Electricity Subsidies

here's an example of a hidden subsidy in the renewables electricity industry (ignore the electricity fields give you cancer rubbish). don't be shocked, the old industries have been getting these kinds of subsidies for decades so they're learning from the pro's.
here's how it works out, i build a windfarm/solar tower/whatever in the middle of nowhere (assuming you aren't blocked by people that like living and looking at the view in TMON) from a business case that assumes x dollars per kilowatt hour (if kW.h isn't your bag, just think 'a bucket of electricity' it'll mostly work out). now they lobby the gummint for transmission lines to take their power from A to B and call it a 'strategic' investment for the whole country. this is a great way of keeping off your books one of the biggest costs of building generation plant - the ability to get it to your customers!
now the question of where your transmission lines are built and what constitutes a reasonable cost and how people that are affected are compensated are all good questions to ask, but preferably, these are asked in tandem with the generation proposal itself, anything else is somebody ripping off the rest of us with a dodgy business case.

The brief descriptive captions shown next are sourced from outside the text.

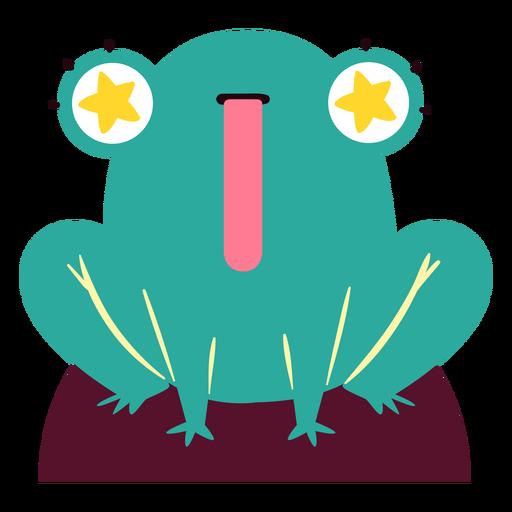 Personagem de olhos estrelados de sapo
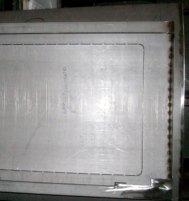 taglio termico, piastre di giunzione guide, carpenterie acciaio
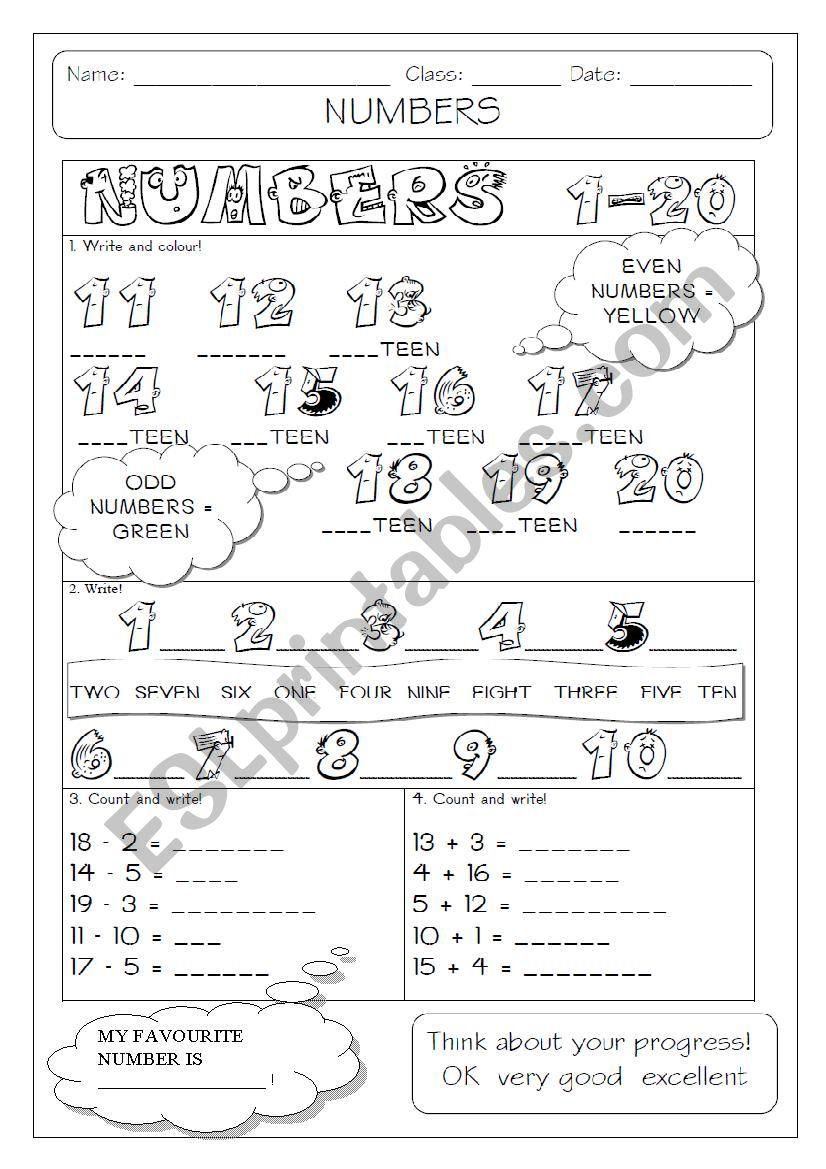 numbers 1-20 worksheet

Thursday, December 08, 2005

Nice piece of heterogeneous catalysis chemistry

Warning: chem geek ahead.

Nature is one of the two major weekly science magazines (along with Science). Heterogeneous catalysis is an old discipline and not overly interesting (huh!) in this day and age of genomics, preteomics and nanotech so when a nice piece of work is done, and recognised, it's only fitting i give it a plug (Nature, News & Views, 27 Oct 2005).

Green chemistry (no, it's not an oxymoron) is a research theme that tries to minimise the amount of wasteful products produced during the synthesis of commodity chemicals. In fact, with a lot of chemicals, you can accurately describe the 'desired' product as a minor by-product of the synthesis route. Ratio's of [weight not useful]/[wt useful] of 1000:1 are not overly uncommon, especially with tricky organic molecules (needed for all those pesky FDA studies...).

A lot of chemical synth's are done in liquid form with the catalyst (a substance that speeds up the rate of the rxn) also in liquid form (homogeneous catalysis). This makes for tricky clean-up of your product at the end and it is often very difficult to recycle the catalyst itself - this all adds up to $$
It would be much nicer to do a reaction between two liquids and have the catalyst as a solid (heterogeneous catalysis). Recycling the catalyst is then pretty trivial.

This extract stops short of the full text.